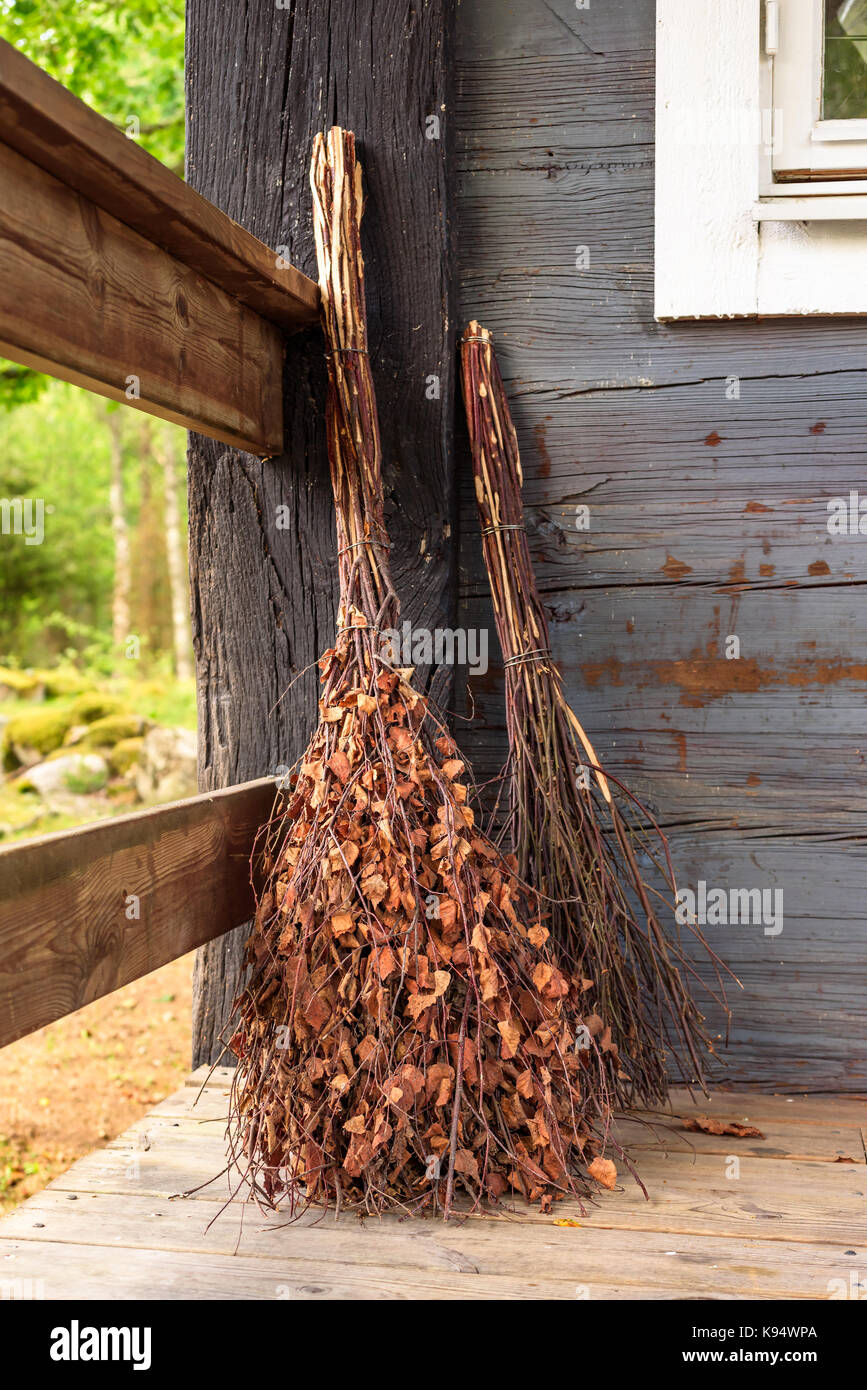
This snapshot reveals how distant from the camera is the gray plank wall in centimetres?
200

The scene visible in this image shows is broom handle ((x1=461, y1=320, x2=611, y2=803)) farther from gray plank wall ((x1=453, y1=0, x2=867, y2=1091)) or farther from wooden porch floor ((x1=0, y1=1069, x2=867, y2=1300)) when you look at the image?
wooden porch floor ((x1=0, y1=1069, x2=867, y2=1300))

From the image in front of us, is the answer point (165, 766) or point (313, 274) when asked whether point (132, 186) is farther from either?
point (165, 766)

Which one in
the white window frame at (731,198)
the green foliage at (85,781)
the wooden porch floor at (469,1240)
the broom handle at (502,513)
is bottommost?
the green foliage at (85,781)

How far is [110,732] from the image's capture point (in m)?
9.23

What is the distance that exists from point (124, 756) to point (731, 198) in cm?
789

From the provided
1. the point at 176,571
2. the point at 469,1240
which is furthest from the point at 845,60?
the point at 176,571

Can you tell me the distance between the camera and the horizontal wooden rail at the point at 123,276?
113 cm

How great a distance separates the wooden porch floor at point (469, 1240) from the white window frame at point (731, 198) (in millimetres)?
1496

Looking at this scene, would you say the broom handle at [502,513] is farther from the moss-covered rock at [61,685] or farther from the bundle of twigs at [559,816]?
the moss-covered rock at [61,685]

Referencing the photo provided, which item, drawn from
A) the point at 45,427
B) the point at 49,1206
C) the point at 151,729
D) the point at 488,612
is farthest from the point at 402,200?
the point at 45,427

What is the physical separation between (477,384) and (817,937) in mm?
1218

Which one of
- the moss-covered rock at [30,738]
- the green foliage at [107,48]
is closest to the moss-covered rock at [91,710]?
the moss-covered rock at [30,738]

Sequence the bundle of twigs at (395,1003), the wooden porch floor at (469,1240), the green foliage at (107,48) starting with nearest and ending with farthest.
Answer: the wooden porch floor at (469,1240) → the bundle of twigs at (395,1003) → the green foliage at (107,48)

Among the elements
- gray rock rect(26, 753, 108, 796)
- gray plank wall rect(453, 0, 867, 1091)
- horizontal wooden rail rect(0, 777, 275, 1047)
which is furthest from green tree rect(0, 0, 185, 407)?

- - - -

**TASK GOAL:**
Starting at the line that contains "Can you tell", quote each remaining line of the entries above, unchanged.

**RESULT FOR THIS TASK:**
Can you tell me the distance between the camera and the horizontal wooden rail at the point at 123,276?
113 cm

How great a distance separates the wooden porch floor at point (469, 1240) from the white window frame at point (731, 198) (in millimetres)?
1496

Looking at this scene, would you say the broom handle at [502,513] is farther from the moss-covered rock at [61,685] or farther from the bundle of twigs at [559,816]?
the moss-covered rock at [61,685]

Referencing the photo provided, which item, drawn from
A) the point at 45,427
B) the point at 49,1206
C) the point at 151,729
D) the point at 488,612
is farthest from the point at 402,200?
the point at 45,427

What is the physical separation between (477,384) and (817,937) in mm?
1218

Which one of
- the moss-covered rock at [30,738]
- the green foliage at [107,48]
is closest to the moss-covered rock at [91,710]?
the moss-covered rock at [30,738]

Sequence the bundle of twigs at (395,1003), the wooden porch floor at (469,1240), the green foliage at (107,48) starting with nearest and ending with farthest.
Answer: the wooden porch floor at (469,1240) → the bundle of twigs at (395,1003) → the green foliage at (107,48)

Among the elements
- gray rock rect(26, 753, 108, 796)
- gray plank wall rect(453, 0, 867, 1091)
- horizontal wooden rail rect(0, 777, 275, 1047)
which is furthest from green tree rect(0, 0, 185, 407)?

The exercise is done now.